Sometimes due to either camera possitioning or action wihin a take, a “head slate” may not be possible so a “tail slate” gets called for. This essentially means instead of slating at the start of the take you instead slate at the end of the take or at the “tail” before camera and sound cut.
Tradditionally tail slates should always be slated with the slate upside down to indicate it is a tail slate. While less relevent in productions shooting digitally, it’s still a best practice that is held over from the film era. When editing film, the editor would always gut to the left of the slate. If mistakenly slated right side up this means the slate could easily be cut off the take it coresponds to. By flipping tail slates upside down it prevents this from mistakenly happening. Once the take has been slated, you may only then flip the slate right side up to burn the metadata into the frame in the corrct orientation.
When tail slating still verbalize the slate at the start of the take and verbally call “tails” “tail slate” or “tail sticks”.
When shooting close ups it is a common courtesy to use “soft sticks” or to close the sticks gently since it’s often right in front of talent’s face. Since soft sticks are quieter than a traditional slate clap, you should also call soft sticks out before slating to acknowledge for the editor that they should be listening for a soft close of the slate’s sticks in the audio files, which might otherwise be hard to find buried by miscellaneous noises.
Verbalizing Slate Info
The visual identifying info only shows up on camera, so it’s best to verbalize it while slating the cameras so that it’s picked up in the audio files as well.
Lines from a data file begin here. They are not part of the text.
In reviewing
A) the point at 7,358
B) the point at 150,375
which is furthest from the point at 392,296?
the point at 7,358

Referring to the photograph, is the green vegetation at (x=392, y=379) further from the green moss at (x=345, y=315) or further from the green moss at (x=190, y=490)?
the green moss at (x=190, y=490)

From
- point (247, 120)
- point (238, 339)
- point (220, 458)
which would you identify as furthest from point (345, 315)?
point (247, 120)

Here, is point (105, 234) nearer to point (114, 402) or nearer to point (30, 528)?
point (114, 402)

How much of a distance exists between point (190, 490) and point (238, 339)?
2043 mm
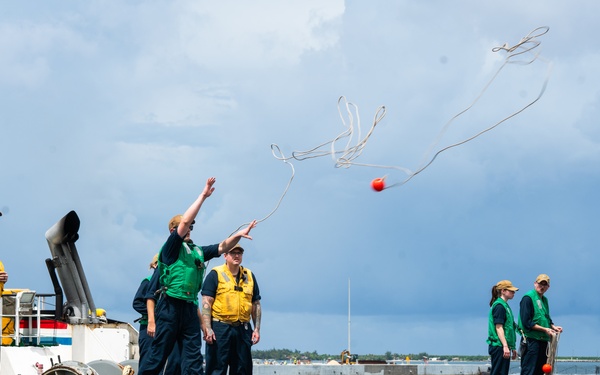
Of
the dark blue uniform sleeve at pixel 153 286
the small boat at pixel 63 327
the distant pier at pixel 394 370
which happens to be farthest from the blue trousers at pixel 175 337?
the distant pier at pixel 394 370

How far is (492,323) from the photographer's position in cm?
1497

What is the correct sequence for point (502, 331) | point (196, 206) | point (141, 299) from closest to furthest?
1. point (196, 206)
2. point (141, 299)
3. point (502, 331)

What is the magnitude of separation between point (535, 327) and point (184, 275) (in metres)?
6.43

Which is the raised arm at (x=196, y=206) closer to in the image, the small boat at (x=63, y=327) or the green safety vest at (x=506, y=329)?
the small boat at (x=63, y=327)

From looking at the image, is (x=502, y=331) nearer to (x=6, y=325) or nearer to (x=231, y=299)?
(x=231, y=299)

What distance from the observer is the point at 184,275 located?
10789 mm

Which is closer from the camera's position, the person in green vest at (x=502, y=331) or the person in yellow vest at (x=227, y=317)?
the person in yellow vest at (x=227, y=317)

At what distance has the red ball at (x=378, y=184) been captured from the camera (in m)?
10.8

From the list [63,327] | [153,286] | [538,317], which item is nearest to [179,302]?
[153,286]

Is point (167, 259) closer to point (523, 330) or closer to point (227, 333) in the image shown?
point (227, 333)

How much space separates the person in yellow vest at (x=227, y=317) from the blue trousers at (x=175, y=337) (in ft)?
4.22

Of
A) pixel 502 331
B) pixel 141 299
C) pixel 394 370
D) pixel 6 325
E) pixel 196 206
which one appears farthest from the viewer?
pixel 394 370

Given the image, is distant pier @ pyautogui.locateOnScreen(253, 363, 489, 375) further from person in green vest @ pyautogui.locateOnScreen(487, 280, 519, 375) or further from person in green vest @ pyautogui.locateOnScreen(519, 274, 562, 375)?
person in green vest @ pyautogui.locateOnScreen(487, 280, 519, 375)

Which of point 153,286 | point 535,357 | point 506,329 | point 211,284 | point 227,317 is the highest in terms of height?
point 211,284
While the labeling should match between the sound meta data and the slate, by verbalizing it, it adds a layer of redundancy should the slate info get off or the sound labeling not match the slate. Typically you should verbalize the scene labeling, take number, and call the mark. For example prior to closing the slate’s sticks you may call “Scene 52 Apple Take 1, A & B Common Mark”. This is then burned into the audio files as well as the picture. Additionally to avoid confusion, typically letters would be called out in the nato phonetic alphabet.
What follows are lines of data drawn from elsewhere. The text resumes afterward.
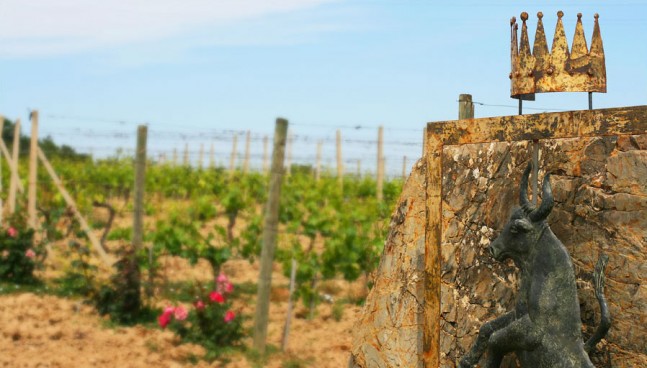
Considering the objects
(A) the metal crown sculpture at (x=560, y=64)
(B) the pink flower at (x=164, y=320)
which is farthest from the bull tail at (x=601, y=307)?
(B) the pink flower at (x=164, y=320)

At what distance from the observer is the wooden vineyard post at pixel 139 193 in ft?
38.0

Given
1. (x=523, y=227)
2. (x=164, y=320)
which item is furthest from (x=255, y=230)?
(x=523, y=227)

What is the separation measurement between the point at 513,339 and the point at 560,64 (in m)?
1.51

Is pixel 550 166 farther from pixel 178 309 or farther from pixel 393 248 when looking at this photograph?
pixel 178 309

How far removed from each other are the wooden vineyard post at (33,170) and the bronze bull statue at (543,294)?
1208 cm

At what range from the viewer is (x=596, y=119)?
4.22 metres

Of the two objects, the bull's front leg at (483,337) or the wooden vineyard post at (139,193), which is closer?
the bull's front leg at (483,337)

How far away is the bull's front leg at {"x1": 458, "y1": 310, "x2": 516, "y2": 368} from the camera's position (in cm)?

To avoid confusion it’s best to call the individual marker points when you close the sticks of the slate making a “clap sound”. This prevents the editor from mistaking miscellaneous background sounds as a sync point. If you can slate multiple cameras with a single slate point then that’s called a “common mark” however if you need to slate multiple cameras separately, then each cameras corresponding mark should be individually called. For example you may use “A mark”, “B & C Common Mark” or any other variation therein the scenario calls for. If slating for only one camera its best practice to specify its only for a specific camera, like “A Only Mark”
If the camera or sound misses the sticks closing then “second sticks” gets called for to mark with either camera or sound catching what wasn’t caught the first time. Anytime second sticks are necessary you should always verbalize “Second Sticks” to indicate to the editor that this is the mark that should be used as a sync point rather than the first one.
Slating MOS Takes
A common practice when slating takes without sound is to hold the slate with your fingers through the sticks to indicate the shot is MOS without every closing the sticks on camera. The reason behind this practice is that the slate then still burns the info into the camera take for labeling but because the sticks are held open the timecode display is still running. This can be especially helpful when you still need to sync multiple cameras even if there isn’t sound or if you are using any sort of timecode take logging with the script supervisor.